Path: utzoo!utgpu!watmath!clyde!att!osu-cis!tut.cis.ohio-state.edu!rutgers!mailrus!uflorida!gatech!hubcap!encore!bzs
From: encore!bzs@EDDIE.MIT.EDU (Barry Shein)
Newsgroups: comp.parallel
Subject: Re: Superlinear(?) speedups
Message-ID: <3932@hubcap.UUCP>
Date: 19 Dec 88 13:18:30 GMT
Sender: fpst@hubcap.UUCP
Lines: 40
Approved: parallel@hubcap.clemson.edu

I think it's unfortunate to immediately toss out non-CPU effects, it
often tosses out the baby with the bathwater. A while back, using
parallel make on an Encore Multimax, I observed a 50X speedup over
doing exactly the same build on a Vax750. Sheer processor comparison
only predicted about a 15X speedup (ie. a 6 NS32332 Encore, about 12
MIPS, vs a 750, about .75MIPS.) I think you would find this sort of
result on any decent MIMD (both of them :-)

I suppose you can argue that this is somehow cheating (?) but watching
a compile finish in 2 minutes instead of 100 minutes impressed me
(this was before I worked at Encore and I really had to build the 100+
C module systems on both systems for practical reasons, when I saw the
time difference I ran it again on both systems several times to see if
it was just an accident, nope, repeatedly about 50X difference.) It is
an unfortunate theory that dismisses that extra 3X speedup, no? The
whole system is parallelized, not just the ALUs (see next pp as to why
I say ALUs and not CPUs.)

As to the breadth-first problem where one might simulate this on a
uni-processor again we run into a practical problem. If the search
runs depth-first on N processors then the only way you can simulate it
on a uni is by saving and restoring a fair amount of context or using
a processor and algorithm which, for example, keeps a lot of state in
registers on the uni, probably requiring dozens of registers being
available which a parallel system couldn't take advantage of in the
same context. On several CPUs one does have dozens of registers
available. Some of this has to be taken into account.
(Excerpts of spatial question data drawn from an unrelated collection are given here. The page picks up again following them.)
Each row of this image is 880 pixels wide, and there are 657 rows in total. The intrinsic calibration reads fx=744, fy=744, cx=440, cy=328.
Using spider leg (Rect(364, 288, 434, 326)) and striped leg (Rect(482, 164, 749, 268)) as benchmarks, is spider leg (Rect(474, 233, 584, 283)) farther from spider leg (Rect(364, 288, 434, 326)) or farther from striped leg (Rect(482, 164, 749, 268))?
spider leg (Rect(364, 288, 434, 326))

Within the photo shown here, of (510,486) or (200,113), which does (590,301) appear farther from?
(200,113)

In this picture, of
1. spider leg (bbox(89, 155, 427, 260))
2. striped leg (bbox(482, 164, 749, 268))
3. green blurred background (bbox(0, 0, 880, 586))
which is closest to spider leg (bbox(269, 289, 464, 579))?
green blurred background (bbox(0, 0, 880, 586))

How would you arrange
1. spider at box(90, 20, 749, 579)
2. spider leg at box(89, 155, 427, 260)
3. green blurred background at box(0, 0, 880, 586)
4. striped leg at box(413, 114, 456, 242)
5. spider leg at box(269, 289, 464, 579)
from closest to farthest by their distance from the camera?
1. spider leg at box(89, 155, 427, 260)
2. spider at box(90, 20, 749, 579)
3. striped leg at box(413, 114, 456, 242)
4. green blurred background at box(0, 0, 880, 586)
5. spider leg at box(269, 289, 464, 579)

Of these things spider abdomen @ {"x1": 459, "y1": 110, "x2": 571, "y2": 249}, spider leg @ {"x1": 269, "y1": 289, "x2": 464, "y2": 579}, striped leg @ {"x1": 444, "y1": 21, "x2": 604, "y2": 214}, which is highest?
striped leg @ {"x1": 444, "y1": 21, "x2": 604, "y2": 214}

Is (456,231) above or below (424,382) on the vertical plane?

So, in short, although it sounds good I suspect that these
super-linear speedups will be impossible to shoot down on a similar
uniprocessor, in practice. I realize that's unsatisfying to those who
like to ignore reality but it seems such practicalities are what
people trying to do real computations are concerned with.

I'm always astounded at the energy people will put into "theoretical"
arguments that parallel processing doesn't work (or doesn't work very
well, or is too complicated to utilize) while people around them are
sitting there making it work just fine.

	-Barry Shein, ||Encore||